Dans la perspective de la préparation de la loi de finances 2026, l’Association Citoyenne et Laïque des Consommateurs (ACLC[i]) s’inquiète du possible impact d’un rapport de l’IGF (Inspection Générale des Finances) et de l’IGEDD (Inspection Générale de l’Environnement et du Développement Durable) sur le dispositif du chèque énergie et demande au gouvernement d’en garantir le principe et le financement. La transition énergétique se doit d’être juste et socialement acceptable, en particulier pour les 20% de nos concitoyens les plus fragiles !
Dans leur rapport publié le 18 juillet 2025, intitulé « Moyens publics et pratiques dommageables à la biodiversité »,l’Inspection Générale des Finances et l’Inspection Générale de l’Environnement et du Développement Durable ont examiné les moyens publics à destination de 6 secteurs, parmi lesquels celui de l’énergie, dont les activités ont un impact connu sur la biodiversité, soit au total 750 dispositifs étudiés, pour plus de 250 à réexaminer.
Cette étude colossale et exhaustive conclut que pour 92 Milliards d’aides publiques examinées, 37 méritent d’être réexaminées, dont 20 Mds€ en priorité. Le chèque énergie en fait partie pour un montant de 795 millions d’Euros (PLF 2024).
La mission IGF/IGEDD s’appuie sur le rapport de la Cour des Comptes de février 2022 selon lequel « le fait que le chèque puisse financer tout type d’énergie va à l’encontre des objectifs de la France, puisqu’il aboutit à subventionner pareillement l’usage d’énergies carbonées et décarbonées ».
La mission considère donc que « tout soutien à la consommation d’énergie va à l’encontre de la sobriété énergétique.
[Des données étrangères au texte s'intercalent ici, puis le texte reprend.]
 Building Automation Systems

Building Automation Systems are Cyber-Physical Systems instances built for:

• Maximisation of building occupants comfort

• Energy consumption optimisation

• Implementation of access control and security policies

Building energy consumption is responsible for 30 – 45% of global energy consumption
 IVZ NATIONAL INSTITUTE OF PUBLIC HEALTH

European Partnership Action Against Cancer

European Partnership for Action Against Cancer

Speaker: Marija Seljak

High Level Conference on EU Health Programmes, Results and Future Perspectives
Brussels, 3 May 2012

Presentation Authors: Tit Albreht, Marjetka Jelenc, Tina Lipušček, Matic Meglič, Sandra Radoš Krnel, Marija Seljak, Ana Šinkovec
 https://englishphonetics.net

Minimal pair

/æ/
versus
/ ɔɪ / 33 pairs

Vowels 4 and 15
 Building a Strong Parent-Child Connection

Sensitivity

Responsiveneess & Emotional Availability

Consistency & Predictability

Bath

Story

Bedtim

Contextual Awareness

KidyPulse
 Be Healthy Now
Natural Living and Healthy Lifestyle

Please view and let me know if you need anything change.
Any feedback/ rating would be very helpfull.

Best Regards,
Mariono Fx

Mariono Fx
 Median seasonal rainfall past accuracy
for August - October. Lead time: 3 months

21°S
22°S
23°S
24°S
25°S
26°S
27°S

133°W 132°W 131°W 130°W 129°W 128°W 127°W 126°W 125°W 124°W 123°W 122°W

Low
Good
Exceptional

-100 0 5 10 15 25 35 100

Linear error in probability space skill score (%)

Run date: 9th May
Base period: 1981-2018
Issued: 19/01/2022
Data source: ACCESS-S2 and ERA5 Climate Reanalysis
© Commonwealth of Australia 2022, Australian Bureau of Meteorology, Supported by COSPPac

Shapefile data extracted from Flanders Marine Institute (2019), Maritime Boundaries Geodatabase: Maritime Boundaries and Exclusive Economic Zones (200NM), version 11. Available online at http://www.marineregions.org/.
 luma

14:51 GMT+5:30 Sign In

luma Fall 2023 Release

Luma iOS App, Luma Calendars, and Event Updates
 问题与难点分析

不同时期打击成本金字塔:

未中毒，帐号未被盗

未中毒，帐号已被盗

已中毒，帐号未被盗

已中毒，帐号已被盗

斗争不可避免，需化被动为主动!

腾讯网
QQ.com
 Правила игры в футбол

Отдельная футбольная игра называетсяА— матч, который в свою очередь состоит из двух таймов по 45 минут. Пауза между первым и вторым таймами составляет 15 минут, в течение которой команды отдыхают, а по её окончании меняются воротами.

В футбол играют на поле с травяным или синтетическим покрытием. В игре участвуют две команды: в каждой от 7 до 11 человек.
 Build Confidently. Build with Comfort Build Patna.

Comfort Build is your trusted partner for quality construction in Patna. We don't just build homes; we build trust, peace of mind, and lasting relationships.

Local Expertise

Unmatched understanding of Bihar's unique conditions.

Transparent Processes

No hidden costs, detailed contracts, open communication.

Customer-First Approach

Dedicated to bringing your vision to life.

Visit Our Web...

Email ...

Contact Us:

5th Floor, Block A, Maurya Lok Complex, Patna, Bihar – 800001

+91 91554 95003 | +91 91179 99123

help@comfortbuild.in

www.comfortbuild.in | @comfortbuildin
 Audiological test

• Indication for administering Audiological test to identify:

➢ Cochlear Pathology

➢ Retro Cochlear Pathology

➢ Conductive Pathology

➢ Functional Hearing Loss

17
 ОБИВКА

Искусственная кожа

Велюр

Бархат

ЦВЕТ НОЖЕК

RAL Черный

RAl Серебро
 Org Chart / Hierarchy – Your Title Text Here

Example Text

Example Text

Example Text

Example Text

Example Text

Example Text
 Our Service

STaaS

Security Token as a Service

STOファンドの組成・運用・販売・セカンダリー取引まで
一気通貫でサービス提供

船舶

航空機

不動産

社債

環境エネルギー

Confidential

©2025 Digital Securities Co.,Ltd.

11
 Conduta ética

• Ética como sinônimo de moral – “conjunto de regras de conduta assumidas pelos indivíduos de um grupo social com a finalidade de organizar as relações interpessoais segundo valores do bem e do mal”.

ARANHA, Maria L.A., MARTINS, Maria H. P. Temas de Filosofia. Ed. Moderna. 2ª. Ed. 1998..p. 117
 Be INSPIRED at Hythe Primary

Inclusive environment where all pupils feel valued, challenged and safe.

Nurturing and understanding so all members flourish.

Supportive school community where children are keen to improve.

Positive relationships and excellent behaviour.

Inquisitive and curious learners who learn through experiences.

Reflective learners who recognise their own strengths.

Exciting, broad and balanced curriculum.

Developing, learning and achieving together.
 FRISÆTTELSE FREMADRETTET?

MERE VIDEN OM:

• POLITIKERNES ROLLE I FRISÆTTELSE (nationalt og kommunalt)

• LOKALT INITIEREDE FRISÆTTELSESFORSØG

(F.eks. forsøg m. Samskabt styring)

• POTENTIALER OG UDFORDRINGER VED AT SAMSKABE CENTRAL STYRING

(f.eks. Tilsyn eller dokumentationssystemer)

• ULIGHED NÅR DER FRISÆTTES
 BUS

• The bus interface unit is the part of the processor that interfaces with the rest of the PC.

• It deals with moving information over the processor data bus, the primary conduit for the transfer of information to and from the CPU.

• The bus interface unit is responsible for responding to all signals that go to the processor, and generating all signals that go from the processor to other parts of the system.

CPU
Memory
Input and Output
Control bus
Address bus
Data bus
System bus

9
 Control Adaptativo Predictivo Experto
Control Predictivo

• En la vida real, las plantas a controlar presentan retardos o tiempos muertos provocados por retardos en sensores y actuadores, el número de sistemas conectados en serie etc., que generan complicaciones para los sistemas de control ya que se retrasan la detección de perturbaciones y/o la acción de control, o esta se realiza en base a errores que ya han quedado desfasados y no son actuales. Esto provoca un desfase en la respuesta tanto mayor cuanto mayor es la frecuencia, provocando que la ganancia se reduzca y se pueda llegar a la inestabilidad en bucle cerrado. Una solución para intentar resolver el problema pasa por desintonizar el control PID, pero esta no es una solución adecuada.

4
En outre, elle a un impact partiellement défavorable à la biodiversité pour la part relative aux énergies carbonées ».
La mission n’a pas pris en compte les CEE (certificats d’économie d’énergie), dont il faut rappeler que les bénéficiaires du chèque énergie, au même titre que tous les consommateurs d’énergie, contribuent à l’effort de rénovation énergétique et de décarbonation en supportant le coût, répercuté sur leurs factures d’’énergie ! Pour mémoire, ces CEE représentent actuellement environ 1/3 des coûts commerciaux de leur fournisseur.
La mission propose tout simplement de supprimer le dispositif du chèque énergie, « quitte à (lui) substituer des aides aux revenus non conditionnées à la consommation d’énergie », et de « conditionner les compléments de revenus à des baisses de consommation d’énergie, y compris relatives à des catégories d’énergies dommageables ».
Mais comment identifier les bénéficiaires potentiels de ces aides aux revenus ? Et comment demander à des ménages qui se chauffent peu, ou ne se chauffent plus, de faire acte de sobriété énergétique ?
Selon le dernier état des lieux de la précarité énergétique en France (décembre 2024) établi par l’Observatoire national de la Précarité Energétique, 30% des Français déclarent ainsi avoir souffert du froid à leur domicile lors de l’hiver 2023-2024 ; cette proportion a plus que doublé depuis 2020. 41 % des Français qui ont eu froid en 2024 l’expliquent par la nécessité de limiter le chauffage pour des raisons financières.
Le baromètre du Médiateur National de l’Energie établit les mêmes constats : malgré ces restrictions volontaires des consommateurs d’énergie en 2024, les interventions pour impayés augmentent de 24% par rapport à 2023 avec 1,2 million de coupures (309 000) ou de limitations de puissance (937 000).
Alors que la rénovation énergétique est durement frappée par de nouvelles dispositions réglementaires défavorables, telles que la modification du coefficient d’énergie primaire qui va artificiellement améliorer l’étiquette énergétique des DPE sans le moindre geste d’isolation et remettre sur le marché des centaines de milliers de logements « indécents », ou la rénovation d’ampleur est suspendue faute de budget, puis relancée pour un nombre de logements très inférieur aux objectifs de l’Etat, réduire ou supprimer le bénéfice du chèque énergie pour les ménages les plus fragiles serait compris comme une manifestation d’indifférence voire de mépris à leur égard.
Les politiques publiques en matière d’énergie ne peuvent s’exonérer des exigences de la solidarité, et abandonner tout un pan de la société en grande souffrance.
Contact : Françoise Thiebault, coordinatrice secteur Energie – CNAFAL – Tél : 06 80 10 83 64
[i] L’ACLC regroupe des associations de défense des consommateurs agréées au niveau national, qui partagent des valeurs comme l’éducation des consommateurs à tous les âges de la vie, la laïcité, la citoyenneté, le respect des droits, le dialogue, la médiation comme méthode de règlement des différends. En sont membres l’ADEIC, l’ALLDC et le CNAFAL.